With Jay, there was never that day when he was suddenly able to talk or when he came home and was able to tell her he had a good day at school. He is now 23 and remains completely nonverbal.
"I thought I had done something wrong in life and I was being punished with my kids being this way," Davis said. "Jay struggles to talk to this day and I just keep saying to myself 'if I could give my voice to my son I would.' I just love my kids to death and for him not to talk it hurts me. I would sacrifice my voice and give it to him."
Davis was first hired by the school district to work with Chris and then brought back to work with Connor. Chris had been put in a class with no other autistic children and couldn't write or do any of the other tasks that were asked of him.

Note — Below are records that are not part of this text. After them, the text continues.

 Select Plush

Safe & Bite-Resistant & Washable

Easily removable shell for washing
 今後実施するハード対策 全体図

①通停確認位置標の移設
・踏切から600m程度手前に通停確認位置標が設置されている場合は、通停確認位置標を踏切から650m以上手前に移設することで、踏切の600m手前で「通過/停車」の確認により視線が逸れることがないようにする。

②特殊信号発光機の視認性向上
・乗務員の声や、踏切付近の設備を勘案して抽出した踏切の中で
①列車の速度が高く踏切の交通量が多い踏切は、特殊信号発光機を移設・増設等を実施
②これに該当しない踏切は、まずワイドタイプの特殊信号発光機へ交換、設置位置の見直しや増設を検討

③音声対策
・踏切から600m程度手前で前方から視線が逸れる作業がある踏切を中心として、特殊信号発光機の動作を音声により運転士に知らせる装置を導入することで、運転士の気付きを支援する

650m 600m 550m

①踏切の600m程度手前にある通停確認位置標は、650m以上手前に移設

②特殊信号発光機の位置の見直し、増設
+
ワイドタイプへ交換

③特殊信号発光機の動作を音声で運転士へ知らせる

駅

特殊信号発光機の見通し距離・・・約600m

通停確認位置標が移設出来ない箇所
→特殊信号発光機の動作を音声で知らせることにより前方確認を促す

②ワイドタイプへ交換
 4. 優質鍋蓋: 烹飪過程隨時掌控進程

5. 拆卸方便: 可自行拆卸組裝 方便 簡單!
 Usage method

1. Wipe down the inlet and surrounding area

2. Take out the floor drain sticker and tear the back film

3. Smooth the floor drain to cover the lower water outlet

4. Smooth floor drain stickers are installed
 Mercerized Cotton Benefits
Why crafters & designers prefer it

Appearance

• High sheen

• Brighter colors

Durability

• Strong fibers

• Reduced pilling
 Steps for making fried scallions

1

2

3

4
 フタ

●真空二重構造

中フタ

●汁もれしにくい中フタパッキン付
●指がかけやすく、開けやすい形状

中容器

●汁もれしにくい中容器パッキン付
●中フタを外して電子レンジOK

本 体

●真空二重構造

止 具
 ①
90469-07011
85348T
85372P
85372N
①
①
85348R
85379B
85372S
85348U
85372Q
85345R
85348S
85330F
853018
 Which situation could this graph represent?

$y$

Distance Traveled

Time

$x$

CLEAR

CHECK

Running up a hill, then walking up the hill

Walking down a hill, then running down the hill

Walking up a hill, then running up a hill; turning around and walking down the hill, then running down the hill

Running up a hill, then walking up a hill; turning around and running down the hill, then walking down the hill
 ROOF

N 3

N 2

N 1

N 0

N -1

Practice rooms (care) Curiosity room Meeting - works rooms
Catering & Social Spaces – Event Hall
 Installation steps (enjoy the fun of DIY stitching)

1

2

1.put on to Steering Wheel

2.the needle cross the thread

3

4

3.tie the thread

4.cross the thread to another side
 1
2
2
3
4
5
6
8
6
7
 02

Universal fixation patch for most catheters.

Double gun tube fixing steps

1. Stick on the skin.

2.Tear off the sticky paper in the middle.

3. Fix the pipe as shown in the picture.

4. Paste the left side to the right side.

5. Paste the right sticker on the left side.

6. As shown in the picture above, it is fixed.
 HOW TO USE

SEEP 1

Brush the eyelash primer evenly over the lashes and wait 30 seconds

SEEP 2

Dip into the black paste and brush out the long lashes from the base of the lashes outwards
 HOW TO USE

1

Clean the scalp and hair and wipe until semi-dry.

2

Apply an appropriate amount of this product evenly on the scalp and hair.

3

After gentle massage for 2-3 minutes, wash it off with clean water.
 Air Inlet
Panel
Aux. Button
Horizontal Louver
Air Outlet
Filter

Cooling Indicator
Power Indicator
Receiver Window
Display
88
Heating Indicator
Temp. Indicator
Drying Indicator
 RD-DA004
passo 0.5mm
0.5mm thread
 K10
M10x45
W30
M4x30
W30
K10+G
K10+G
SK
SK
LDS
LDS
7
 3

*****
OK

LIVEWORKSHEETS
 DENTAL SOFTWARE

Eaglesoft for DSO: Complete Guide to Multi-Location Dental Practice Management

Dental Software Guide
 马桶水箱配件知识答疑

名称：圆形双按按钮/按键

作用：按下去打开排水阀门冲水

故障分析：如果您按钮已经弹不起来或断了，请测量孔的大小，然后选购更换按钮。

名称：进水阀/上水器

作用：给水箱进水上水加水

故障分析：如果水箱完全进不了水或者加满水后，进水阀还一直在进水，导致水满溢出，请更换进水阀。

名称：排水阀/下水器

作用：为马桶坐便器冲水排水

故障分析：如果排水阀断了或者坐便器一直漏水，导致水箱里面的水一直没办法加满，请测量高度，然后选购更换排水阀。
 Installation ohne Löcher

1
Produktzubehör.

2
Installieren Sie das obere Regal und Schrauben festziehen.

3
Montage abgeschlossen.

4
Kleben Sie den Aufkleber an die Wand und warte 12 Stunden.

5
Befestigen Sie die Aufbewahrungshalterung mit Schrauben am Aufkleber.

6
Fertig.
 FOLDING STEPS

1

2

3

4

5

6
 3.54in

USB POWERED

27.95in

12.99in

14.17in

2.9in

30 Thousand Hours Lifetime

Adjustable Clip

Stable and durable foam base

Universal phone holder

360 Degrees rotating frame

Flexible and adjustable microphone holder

"It was hard. Financially, emotionally it was just hard and it still is. I thought the older they got the easier it would be, but it is not," Davis said. "I don't think I would know as much as I know without working with the district. The district really helped me."
What she learned working with her own sons she has now been able to use to help Connor and it is in the simple acts where her impact is easy to see.
Sitting at a table next to Davis with pen in hand Connor begins to draw a picture of a train, chatting away the whole time. Around the corner, his dad stands watching the scene unfold, his son oblivious to his presence.
Hearing his son's voice as he talks about his day and the picture he is drawing, Smith can't hold back the tears or hide the smile on his face. Where once it had seemed impossible that Connor would ever speak, now his parents are dreaming about college and him having a life on his own one day.
"If it wasn't for the people here (at Beechwood) who got him moved here, he would not be the child he is today. The people here are amazing. I can't express that," Smith said. "What hasn't she (Davis) done for him? Now we are family. I consider her part of my family."